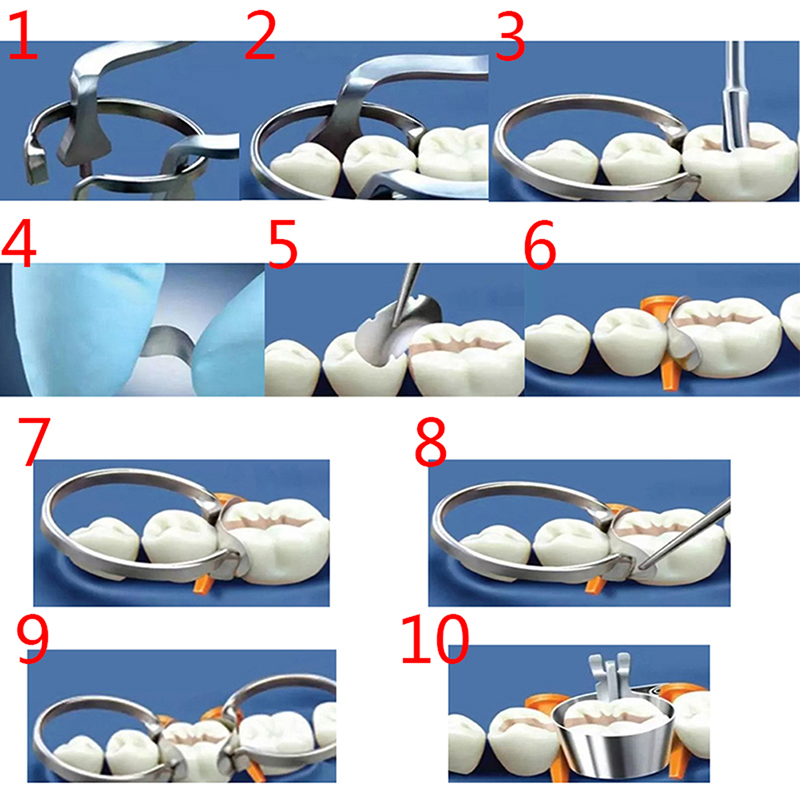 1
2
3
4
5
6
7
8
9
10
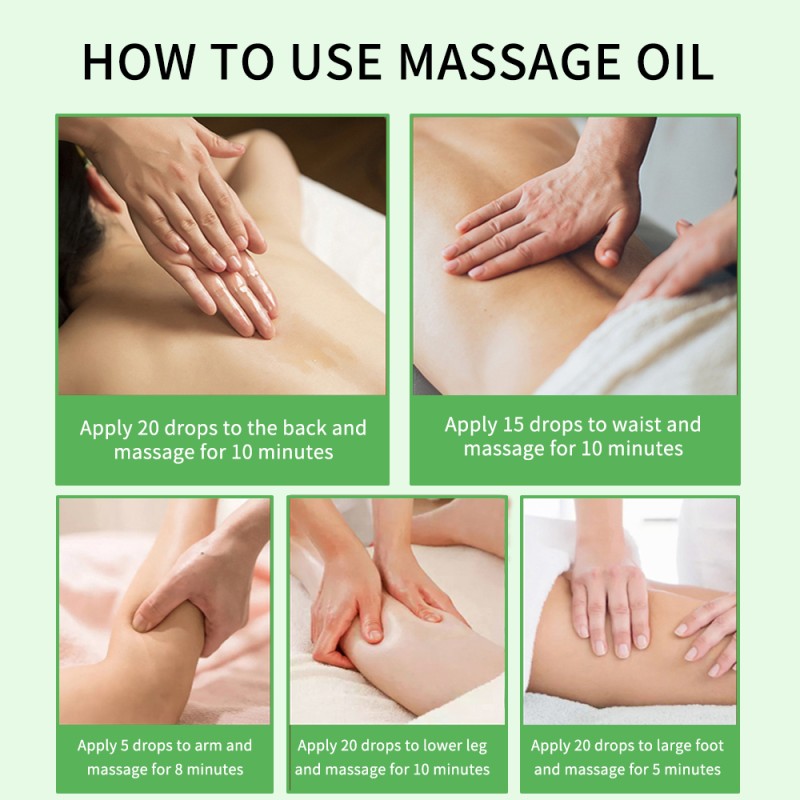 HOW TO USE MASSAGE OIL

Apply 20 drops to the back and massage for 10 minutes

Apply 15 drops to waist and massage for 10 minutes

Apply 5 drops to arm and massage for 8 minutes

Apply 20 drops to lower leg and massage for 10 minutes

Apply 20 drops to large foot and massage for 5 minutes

---

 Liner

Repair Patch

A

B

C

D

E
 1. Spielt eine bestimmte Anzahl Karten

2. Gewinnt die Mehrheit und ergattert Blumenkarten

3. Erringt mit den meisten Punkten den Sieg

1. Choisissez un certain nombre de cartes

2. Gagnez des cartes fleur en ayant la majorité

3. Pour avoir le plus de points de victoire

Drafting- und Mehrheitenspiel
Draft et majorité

EXERCISE INSTRUCTIONS: Those lines above that contain the string "Apply" should be returned.

WRITTEN RESPONSE:
Apply 20 drops to the back and massage for 10 minutes
Apply 15 drops to waist and massage for 10 minutes
Apply 5 drops to arm and massage for 8 minutes
Apply 20 drops to lower leg and massage for 10 minutes
Apply 20 drops to large foot and massage for 5 minutes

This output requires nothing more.